For his feet, John recorded on the Foley stage some very sharp impacts into rock, with sharp metal swords and things like that to give us these stabbing sounds. Those I pitched way down and layered with some other sounds to create his feet. He has these eyes that move independently and so we came up with a funny, gooey sound that gives him this grotesque characteristic because he’s this large, strange looking crab. His eyes gurgle when he moves them around, and we used a stomach gurgle sound occasionally just to give him this gross sound. In Foley, we had recorded some wet chamois sounds for something else but that actually worked really well for Tamatoa’s eyes.
Another group of creatures are the Kakamoras — a tribe of aggressive tiki-coconut people. How did you create the sound for them?

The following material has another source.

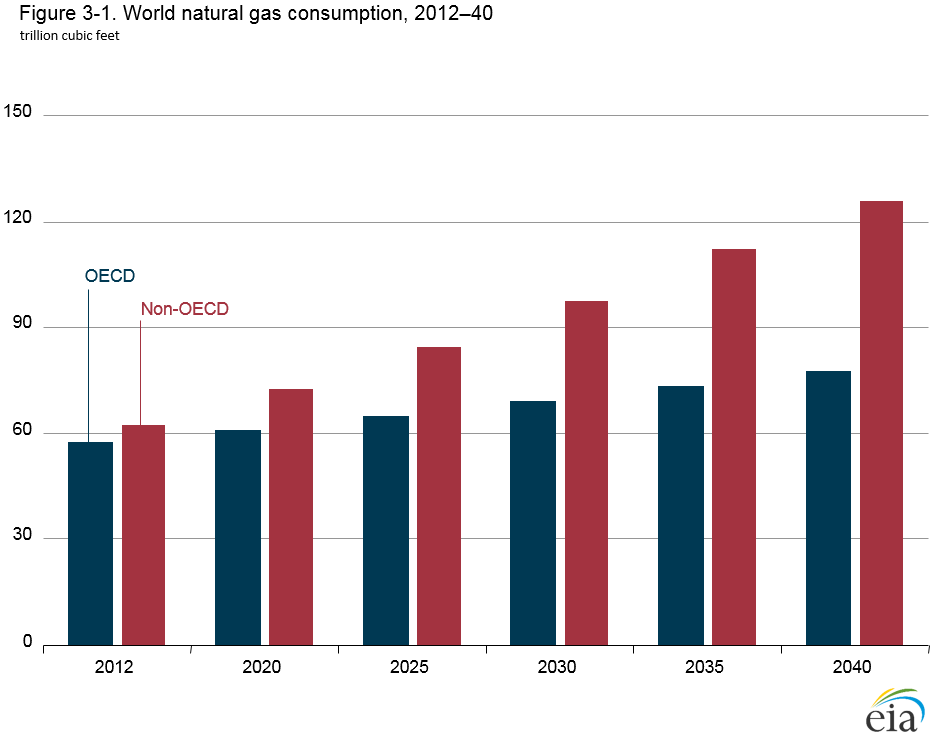 Chart of natural gas consumption by region. See link in caption for text version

TN: The Kakamoras were a lot of fun. Originally when we talked to the directors they had an idea that the Kakamoras would all talk to each other in their own version of Morse code, by banging on their shells. So we were going to give them this whole rhythmic language made from banging on coconut shells. We were going to make phrases for them and all of these things. But as the film got animated we realized that the animators didn’t really do any of that. They didn’t give us an opportunity to do that much with this idea. There’s one shot in the beginning where they do that, and so we were left with the thought of, “Well, what sound do we give them now?” We needed some sound for them. The Kakamoras wear coconut shells as their armor and we never see their faces or their mouths. So we had the freedom to make them vocalize if we wanted to. Early on there was an apprehension to giving them vocals. Some people were cautious about that. But, in the end we realized it was funnier to have them make some sounds.
We hired voice actors to come in and do some mimicking of vocals that I and Lee Gilmore, the sound effects editor, had done as a mockup. We basically recorded ourselves as a temp track, trying to find ideas with these little guttural growls and snarls and phrases of a made-up language. We cut a pass as a proof-of-concept and sent that down to the directors, knowing we’d have actors come in to perform the parts later. Much like Hei Hei, we cut in more than we needed and then decided during the mix that we only needed the vocals in very specific places.
In the mix, the challenge was to find the balance there because it’s such a huge scene for sound design and music
Also, we have rhythmic running sounds as they are running up ladders and things like that. We have little grunts here and there, and little pain screams as they’re being knocked around. In the mix, the challenge was to find the balance there because it’s such a huge scene for sound design and music. There’s so much going on that it was really about deciding how many we can fit in there, where they are actually funny, and where we don’t need them. In the end, the sound is humanish — sort of growly and snarly. The directors didn’t want the Kakamoras to sound like Minions, with that high-pitched sort of sound. So we ended up going the other direction. We gave them deeper sounds than they should be able to make because they’re so tiny. We played against the convention by giving them big, deep growls which plays into the comedy as well. These little things are so vicious that they can have these deep voices.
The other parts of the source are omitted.